Человек смотрит в упор, как смотрел когда-то в черный глазок объектива в каморке фотографа. Как смотрел потом в лицо смерти.
Лицо крупной лепки, выпуклый, умный лоб. Рот с поднятыми уголками – рот оптимиста. И хотя взгляд суров, общее впечатление доброты, надежности, силы.
Этот человек знал и любил лес. Даже этот коварный топкий северный лес, его глухие непроходимые дебри, угрозу голодной смерти он предпочел рабству.

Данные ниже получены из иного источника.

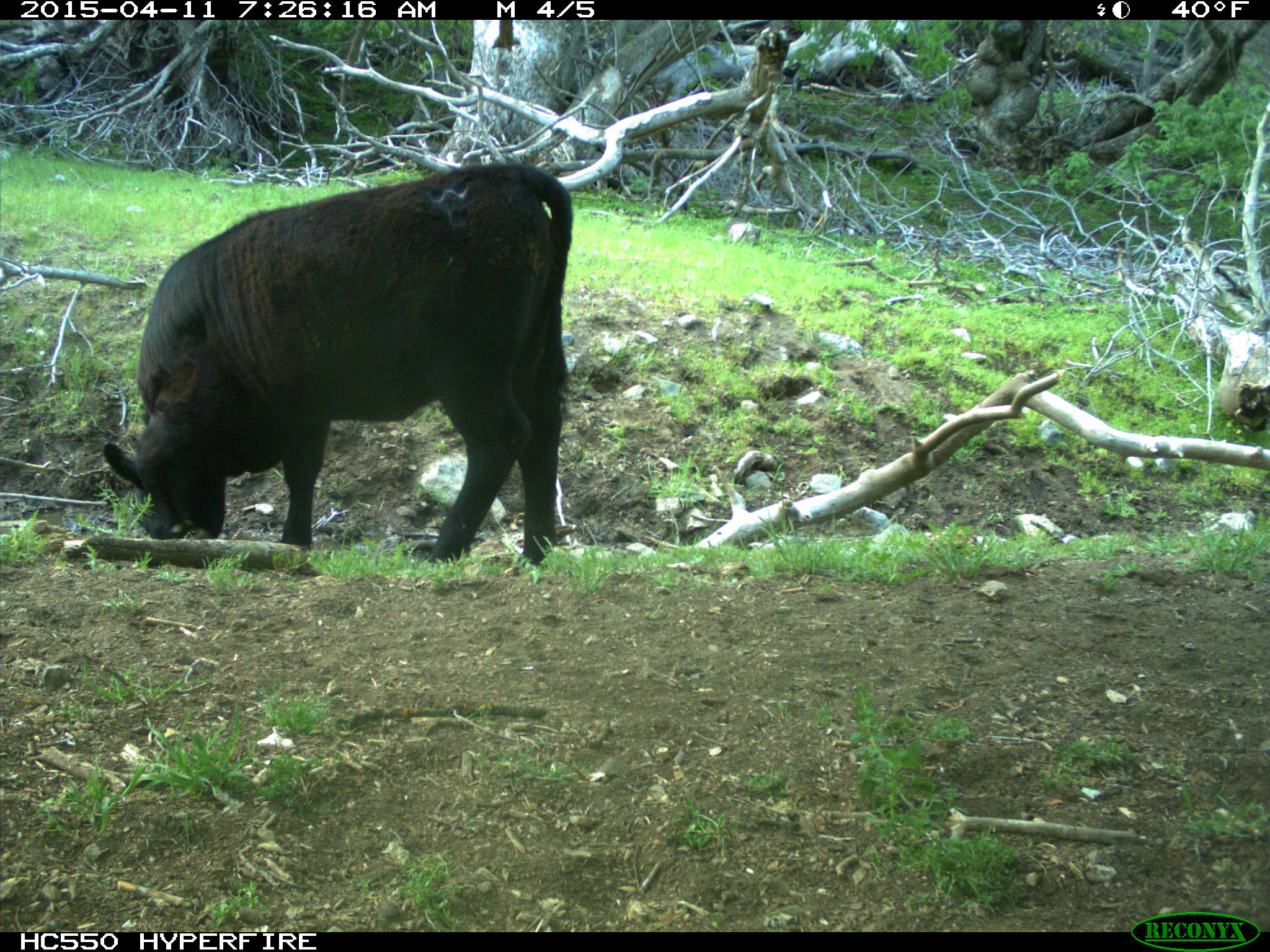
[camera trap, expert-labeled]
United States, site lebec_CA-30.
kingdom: Animalia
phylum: Chordata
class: Mammalia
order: Artiodactyla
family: Bovidae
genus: Bos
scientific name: Bos taurus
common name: domestic cow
Bos taurus (domestic cow).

Из концлагеря он бежал не один. Такие, как он, никогда не бывают одиноки. Люди тянутся к тем, кто сильней духом. Он был не один, когда замыслил побег и выполнил его. Он был не один в камере смертников и там, у берез, где враги расстреливали советских партизан и военнопленных. С ним были его товарищи. Фамилия одного – Корнилов. Другой остался навсегда безымянным…
* * *
Передо мной лежит черная коленкоровая папка. На ней вытиснено:
«Массовые и сортиментные таблицы для березы и липы. 1940 г.»
Эти таблицы прислала мне вдова Липина, Анна Дмитриевна:
«Не сочтите за труд, перешлите мне все это обратно, что мне так дорого»…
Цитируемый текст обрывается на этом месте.